Rainer Weiss podzieli się nagrodą z Kipem Thornem i Barrym Barishem. Nagrodę przyznano za wkład w odkrycie fal grawitacyjnych, zmarszczek w czasoprzestrzeni, których istnienie przewidział Albert Einstein. Weiss oraz Thorne zaprojektowali eksperyment, a menedżer projektu Barish zasłużył się odświeżając borykający się z problemami eksperyment przyczyniając się w ten sposób do odkrycia.
„Uważam, że nagroda ta stanowi uznanie dla pracy około 1000 ludzi”, powiedział Weiss w trakcie sesji pytań i odpowiedzi, która miała miejsce tuż po ogłoszeniu laureatów. „To naprawdę potężny wysiłek, który – aż wstyd przyznać – trwa już od 40 lat”.
Trzeci twórca LIGO, naukowiec Ronald Drever zmarł w marcu br. Nagrody Nobla nie są przyznawane pośmiertnie.
Zgodnie z ogólną teorią względności Einsteina, w trakcie najbardziej energetycznych zderzeń we Wszechświecie dochodzi do uwalniania części energii w formie fal przemieszczających się w tkance czasoprzestrzeni z prędkością światła. Detektor LIGO jest w stanie wykryć te zniekształcenia w momencie gdy prowadzą one do zaburzenia symetrii między przejściem identycznych promieni laserowych przemieszczających się na identyczne odległości.
Detektor LIGO wygląda jak gigantyczne L, w którym każde ramie ma około 4 kilometrów długości. Naukowcy rozdzielają promień lasera na dwie części i każda z nich przemieszcza się swoim ramieniem detektora. Gdy oba promienie dobiegną do końca detektora odbijane są od zwierciadła i wracają do miejsca, z którego zostały wyemitowane.

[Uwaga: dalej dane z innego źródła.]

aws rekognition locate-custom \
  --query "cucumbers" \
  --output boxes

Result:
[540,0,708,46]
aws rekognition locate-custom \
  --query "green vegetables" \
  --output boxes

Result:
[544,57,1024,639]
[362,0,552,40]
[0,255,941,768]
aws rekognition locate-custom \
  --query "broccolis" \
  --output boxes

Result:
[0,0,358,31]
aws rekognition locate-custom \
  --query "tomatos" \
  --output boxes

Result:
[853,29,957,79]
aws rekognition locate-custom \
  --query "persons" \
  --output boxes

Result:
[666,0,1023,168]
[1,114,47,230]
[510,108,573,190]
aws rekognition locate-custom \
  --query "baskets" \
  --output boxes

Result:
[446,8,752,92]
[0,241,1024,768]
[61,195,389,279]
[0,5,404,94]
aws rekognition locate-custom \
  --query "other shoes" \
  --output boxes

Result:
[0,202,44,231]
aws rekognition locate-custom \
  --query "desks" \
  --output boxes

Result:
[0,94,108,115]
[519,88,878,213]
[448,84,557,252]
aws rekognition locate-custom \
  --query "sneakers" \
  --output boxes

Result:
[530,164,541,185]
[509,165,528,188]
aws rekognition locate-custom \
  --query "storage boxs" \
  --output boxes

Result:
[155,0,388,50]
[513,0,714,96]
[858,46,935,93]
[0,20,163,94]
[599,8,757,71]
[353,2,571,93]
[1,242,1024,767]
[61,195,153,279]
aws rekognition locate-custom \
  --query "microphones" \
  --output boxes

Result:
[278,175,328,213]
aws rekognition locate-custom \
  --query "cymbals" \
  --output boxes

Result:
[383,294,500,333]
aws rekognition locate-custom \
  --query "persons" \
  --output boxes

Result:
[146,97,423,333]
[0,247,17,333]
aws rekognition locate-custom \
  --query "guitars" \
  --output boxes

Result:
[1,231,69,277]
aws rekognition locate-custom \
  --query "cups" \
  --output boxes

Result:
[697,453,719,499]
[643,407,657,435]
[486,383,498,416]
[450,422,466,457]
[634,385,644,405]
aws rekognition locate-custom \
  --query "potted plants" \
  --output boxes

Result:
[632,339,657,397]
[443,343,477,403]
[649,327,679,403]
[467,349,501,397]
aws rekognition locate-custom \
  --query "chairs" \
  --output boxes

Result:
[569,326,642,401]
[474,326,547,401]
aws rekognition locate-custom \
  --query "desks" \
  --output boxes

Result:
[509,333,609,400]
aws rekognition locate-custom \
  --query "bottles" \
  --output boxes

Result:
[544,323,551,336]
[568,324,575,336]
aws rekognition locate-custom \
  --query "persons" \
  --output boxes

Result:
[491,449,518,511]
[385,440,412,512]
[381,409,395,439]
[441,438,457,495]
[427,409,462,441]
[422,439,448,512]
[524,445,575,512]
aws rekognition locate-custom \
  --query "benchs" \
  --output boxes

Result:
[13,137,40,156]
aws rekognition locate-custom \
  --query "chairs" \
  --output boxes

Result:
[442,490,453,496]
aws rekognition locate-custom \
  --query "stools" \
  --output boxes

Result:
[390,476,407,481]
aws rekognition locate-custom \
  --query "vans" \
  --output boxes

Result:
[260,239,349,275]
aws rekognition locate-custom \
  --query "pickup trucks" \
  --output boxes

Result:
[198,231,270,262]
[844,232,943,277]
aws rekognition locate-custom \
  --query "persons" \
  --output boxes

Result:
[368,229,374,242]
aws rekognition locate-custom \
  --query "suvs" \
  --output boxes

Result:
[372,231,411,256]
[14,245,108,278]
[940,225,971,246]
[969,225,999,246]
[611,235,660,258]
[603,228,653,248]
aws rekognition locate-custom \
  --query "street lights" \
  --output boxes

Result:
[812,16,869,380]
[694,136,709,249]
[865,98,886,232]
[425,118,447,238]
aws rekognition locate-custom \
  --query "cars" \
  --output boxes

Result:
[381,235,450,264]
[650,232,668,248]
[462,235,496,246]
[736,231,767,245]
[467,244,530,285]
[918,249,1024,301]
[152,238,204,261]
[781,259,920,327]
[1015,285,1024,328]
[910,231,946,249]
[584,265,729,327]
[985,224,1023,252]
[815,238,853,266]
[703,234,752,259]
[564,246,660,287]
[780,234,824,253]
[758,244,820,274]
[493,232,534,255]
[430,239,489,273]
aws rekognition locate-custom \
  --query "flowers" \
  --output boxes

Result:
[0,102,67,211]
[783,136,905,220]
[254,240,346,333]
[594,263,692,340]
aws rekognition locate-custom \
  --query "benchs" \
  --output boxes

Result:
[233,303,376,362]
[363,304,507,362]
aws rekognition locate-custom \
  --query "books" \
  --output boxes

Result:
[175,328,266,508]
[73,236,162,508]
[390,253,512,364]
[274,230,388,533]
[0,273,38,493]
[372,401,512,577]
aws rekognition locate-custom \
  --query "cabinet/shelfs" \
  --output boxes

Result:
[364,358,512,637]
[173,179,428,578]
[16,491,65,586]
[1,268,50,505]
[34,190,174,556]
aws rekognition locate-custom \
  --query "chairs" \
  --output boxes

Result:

Zazwyczaj dwie połówki promienia powracają dokładnie w tym samym czasie. Gdy jednak przestają się ze sobą zgrywać – naukowcy wiedzą, że coś się dzieje. Fale grawitacyjne skracają czasoprzestrzeń w jednym kierunku i rozciągają w drugim, przez co jeden promień przemieszcza się po krótszej drodze, a drugi po dłuższej. Detektor LIGO jest na tyle czuły, że jest w stanie wykryć różnicę długości rzędu tysięcznej części średnicy jądra atomowego.
Naukowcy z LIGO oraz partnerskiego eksperymentu Virgo ogłosili pierwsze odkrycie fal grawitacyjnych w lutym 2016 roku. Fale zostały wyemitowane w momencie zderzenia dwóch czarnych dziur o masie 29 i 36 mas Słońca jakieś 1,3 miliarda lat temu. Fale grawitacyjne z tego zdarzenia dotarły do detektora LIGO gdy naukowcy przeprowadzali jego testy inżynieryjne.
„Zanim przekonaliśmy się, że zaobserwowaliśmy zewnętrzne zderzenie, które faktycznie było falą grawitacyjną, minęły dobre dwa miesiące”, powiedział Weiss.